▶ [Instructions for the task] Wherever a picture appears in the data below, omit it, and restate everything else word for word.

▶ [The input]
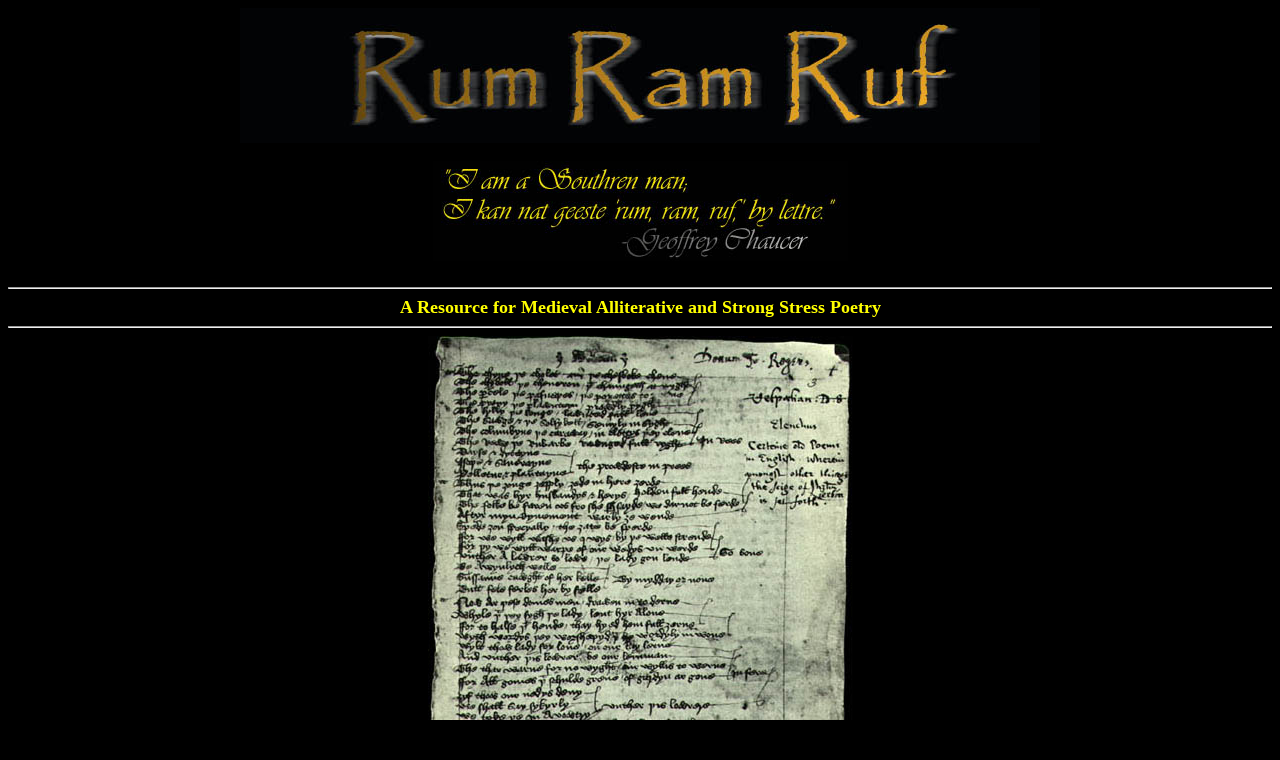

--- FILE ---
content_type: text/html
request_url: http://rumramruf.com/
body_size: 291
content:
<html>
<title>Rum Ram Ruf - A Resource for Medieval Alliterative and Strong Stress Poetry</title>

<body bgcolor="black" link="white" alink="white" vlink="white">


<center>
<img src="rumramruf_files/rumramruf1.jpg">
<br><br>
<img src="rumramruf_files/rumramruf2.jpg">
<br><br>
<hr>
<font color="yellow" size=4><b>A Resource for Medieval Alliterative and Strong Stress Poetry</b></font>
<hr>
<img src="rumramruf_files/susannah.jpg">
<br>
<hr>
<font color="white" size=3><b>Website Under Construction - Please Check back Soon</b></font>
<hr>
</center>




</body>
</html>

▶ [Answer to this problem]
--- FILE ---
content_type: text/html
request_url: http://rumramruf.com/
body_size: 291
content:
<html>
<title>Rum Ram Ruf - A Resource for Medieval Alliterative and Strong Stress Poetry</title>

<body bgcolor="black" link="white" alink="white" vlink="white">


<center>
<img src="rumramruf_files/rumramruf1.jpg">
<br><br>
<img src="rumramruf_files/rumramruf2.jpg">
<br><br>
<hr>
<font color="yellow" size=4><b>A Resource for Medieval Alliterative and Strong Stress Poetry</b></font>
<hr>
<img src="rumramruf_files/susannah.jpg">
<br>
<hr>
<font color="white" size=3><b>Website Under Construction - Please Check back Soon</b></font>
<hr>
</center>




</body>
</html>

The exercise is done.